JovianSkies JovianSkies 9 years
The scholastic system is heinous in America, and I believe that the lack of education is producing a philistine mindset, not just towards intellect, but culture (art, science, history, etc). However, I don't think that being knowledgable is looked down upon, because there's been a trend of being a "nerd" or "geek" being seen as a good quality.
hausfrau hausfrau 9 years
I love how it seems like "if you don't agree with me, you can't possible be intellectual". I feel like this is what a lot of liberals put out and it's this elitest attitude that alienates most of the public and this is why they won't win an election until they stop calling most of America stupid.
bailaoragaditana bailaoragaditana 9 years
I agree with Bella on this - I think there is definitely some rampant anti-intellectualism. To be honest, even in a lot of "university" environments you get it - I got so fed up with it that I've left the States and taken refuge in this bastion of intellect that is the University of Oxford. But when I go home in the holidays, I just realise how badly things are going for America...
hausfrau hausfrau 9 years
By the way, I'm insulted that the NY Times has printed this solely for the fact that this is a paper that seems to love to put America and Americans down in any way it can. And if someone was truly intellectual, they would see the NY Times for the biased, poorly written rag it is.
hausfrau hausfrau 9 years
I def. agree with Bella and Bethany. Though I often wonder if there is such a thing as fact anymore, seems like everything gets spinned from whether things are getting better or worse for our country to whether or not eggs are healthy! I mean really!
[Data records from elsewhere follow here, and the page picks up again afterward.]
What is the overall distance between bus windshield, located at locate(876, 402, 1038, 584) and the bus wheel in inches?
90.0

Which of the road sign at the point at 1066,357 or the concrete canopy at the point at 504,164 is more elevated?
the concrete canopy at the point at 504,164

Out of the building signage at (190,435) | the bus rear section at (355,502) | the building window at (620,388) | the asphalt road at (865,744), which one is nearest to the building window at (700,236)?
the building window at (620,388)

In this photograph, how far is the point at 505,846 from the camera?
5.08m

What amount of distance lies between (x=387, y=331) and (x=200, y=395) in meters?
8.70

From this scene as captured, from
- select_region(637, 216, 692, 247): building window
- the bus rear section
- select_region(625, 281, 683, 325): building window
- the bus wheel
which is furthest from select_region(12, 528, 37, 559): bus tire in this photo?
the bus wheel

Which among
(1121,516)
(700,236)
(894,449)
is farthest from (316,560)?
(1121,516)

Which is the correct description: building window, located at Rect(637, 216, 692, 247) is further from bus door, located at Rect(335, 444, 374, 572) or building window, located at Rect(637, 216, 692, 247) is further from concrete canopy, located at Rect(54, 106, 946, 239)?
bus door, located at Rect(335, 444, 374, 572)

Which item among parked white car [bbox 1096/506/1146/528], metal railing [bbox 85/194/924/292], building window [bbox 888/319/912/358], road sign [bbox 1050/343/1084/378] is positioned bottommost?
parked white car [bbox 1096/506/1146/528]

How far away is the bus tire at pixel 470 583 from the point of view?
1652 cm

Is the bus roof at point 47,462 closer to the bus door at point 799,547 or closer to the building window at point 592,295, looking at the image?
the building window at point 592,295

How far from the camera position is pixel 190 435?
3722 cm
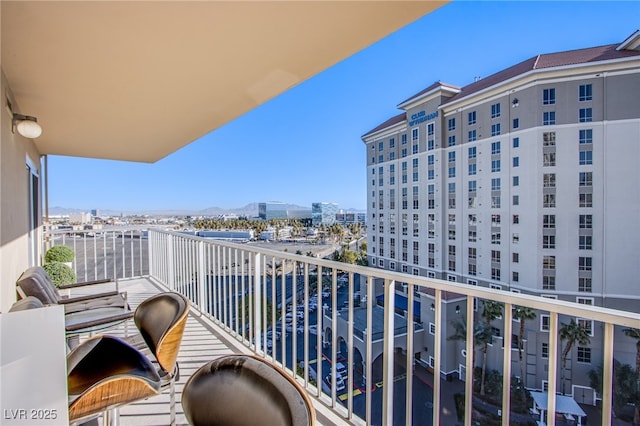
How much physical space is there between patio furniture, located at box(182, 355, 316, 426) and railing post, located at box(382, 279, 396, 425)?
858 mm

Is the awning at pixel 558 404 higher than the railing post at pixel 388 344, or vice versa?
the railing post at pixel 388 344

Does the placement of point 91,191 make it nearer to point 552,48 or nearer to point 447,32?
point 447,32

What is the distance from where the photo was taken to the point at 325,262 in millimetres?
1890

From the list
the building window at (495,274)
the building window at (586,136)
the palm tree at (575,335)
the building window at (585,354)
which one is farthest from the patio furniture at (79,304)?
the building window at (586,136)

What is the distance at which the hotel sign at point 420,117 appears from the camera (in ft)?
69.7

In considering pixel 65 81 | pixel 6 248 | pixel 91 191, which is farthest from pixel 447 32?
pixel 91 191

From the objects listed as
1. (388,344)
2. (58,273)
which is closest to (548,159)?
(388,344)

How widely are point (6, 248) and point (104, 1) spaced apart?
212 centimetres

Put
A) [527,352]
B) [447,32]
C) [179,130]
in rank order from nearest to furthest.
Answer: [179,130] < [527,352] < [447,32]

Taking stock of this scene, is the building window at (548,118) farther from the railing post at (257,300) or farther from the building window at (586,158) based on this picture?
the railing post at (257,300)

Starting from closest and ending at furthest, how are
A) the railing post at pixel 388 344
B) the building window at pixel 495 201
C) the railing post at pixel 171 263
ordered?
the railing post at pixel 388 344
the railing post at pixel 171 263
the building window at pixel 495 201

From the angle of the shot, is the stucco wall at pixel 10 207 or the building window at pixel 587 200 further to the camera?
the building window at pixel 587 200

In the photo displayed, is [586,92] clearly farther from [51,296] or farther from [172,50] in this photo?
[51,296]

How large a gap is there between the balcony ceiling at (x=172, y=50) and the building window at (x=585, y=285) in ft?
62.7
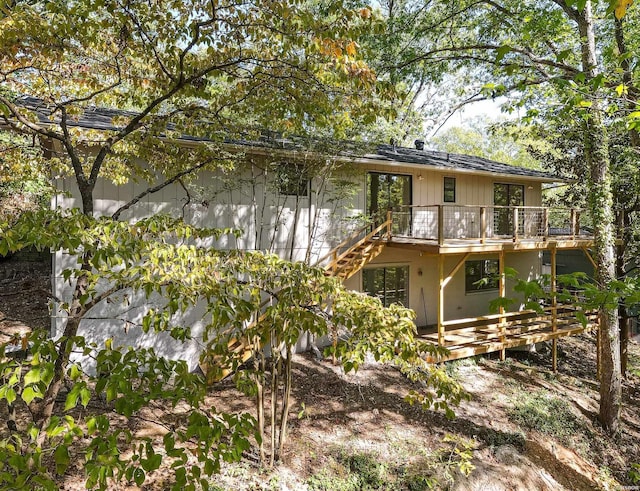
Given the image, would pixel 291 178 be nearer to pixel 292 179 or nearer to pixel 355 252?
pixel 292 179

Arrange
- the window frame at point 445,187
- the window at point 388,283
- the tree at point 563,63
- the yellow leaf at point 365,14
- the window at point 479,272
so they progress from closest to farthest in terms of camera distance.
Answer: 1. the yellow leaf at point 365,14
2. the tree at point 563,63
3. the window at point 388,283
4. the window frame at point 445,187
5. the window at point 479,272

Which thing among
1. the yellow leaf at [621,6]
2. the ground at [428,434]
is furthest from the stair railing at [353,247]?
the yellow leaf at [621,6]

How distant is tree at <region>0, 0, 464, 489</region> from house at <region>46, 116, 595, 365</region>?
83.7 inches

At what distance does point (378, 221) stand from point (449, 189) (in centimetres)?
348

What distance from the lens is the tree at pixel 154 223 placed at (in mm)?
2006

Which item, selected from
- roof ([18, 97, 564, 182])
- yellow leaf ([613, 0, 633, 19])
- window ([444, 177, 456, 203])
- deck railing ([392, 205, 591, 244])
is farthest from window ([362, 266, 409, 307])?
yellow leaf ([613, 0, 633, 19])

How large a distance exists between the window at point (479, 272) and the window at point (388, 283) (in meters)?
2.71

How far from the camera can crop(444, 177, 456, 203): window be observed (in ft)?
43.7

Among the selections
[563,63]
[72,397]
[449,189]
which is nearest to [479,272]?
[449,189]

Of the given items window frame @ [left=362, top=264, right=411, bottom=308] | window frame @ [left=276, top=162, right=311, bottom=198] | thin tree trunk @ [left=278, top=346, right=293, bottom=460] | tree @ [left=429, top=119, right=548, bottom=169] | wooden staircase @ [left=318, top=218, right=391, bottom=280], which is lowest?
thin tree trunk @ [left=278, top=346, right=293, bottom=460]

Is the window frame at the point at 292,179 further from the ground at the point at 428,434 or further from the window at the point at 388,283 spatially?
the ground at the point at 428,434

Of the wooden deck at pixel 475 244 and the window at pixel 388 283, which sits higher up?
the wooden deck at pixel 475 244

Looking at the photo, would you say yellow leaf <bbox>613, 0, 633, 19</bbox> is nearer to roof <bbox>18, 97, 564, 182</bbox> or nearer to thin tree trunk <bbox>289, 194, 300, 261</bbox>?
roof <bbox>18, 97, 564, 182</bbox>

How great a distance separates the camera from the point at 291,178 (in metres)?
10.1
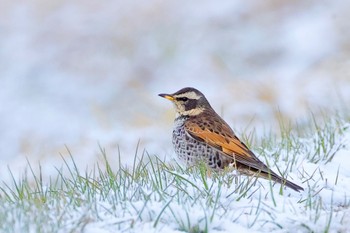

On the other hand, we are the most important nation in the world so I feel like other countries have to learn about us because we are so important whereas we dont HAVE to learn about them (meaning in school, everyday news, etc.). I'm not saying its right, I just can see how it happens. I also think we have a problem with pseudo-intellectuals. Not everything you read on a politicians website is true, 95% of whats read on moveon.org is complete crap and lies, and anyone who reads or listens to anything Ann Coulter says has some screws loose in my opinion. Yet these people would think they are more "enlightened" and intellectual than the majority of people.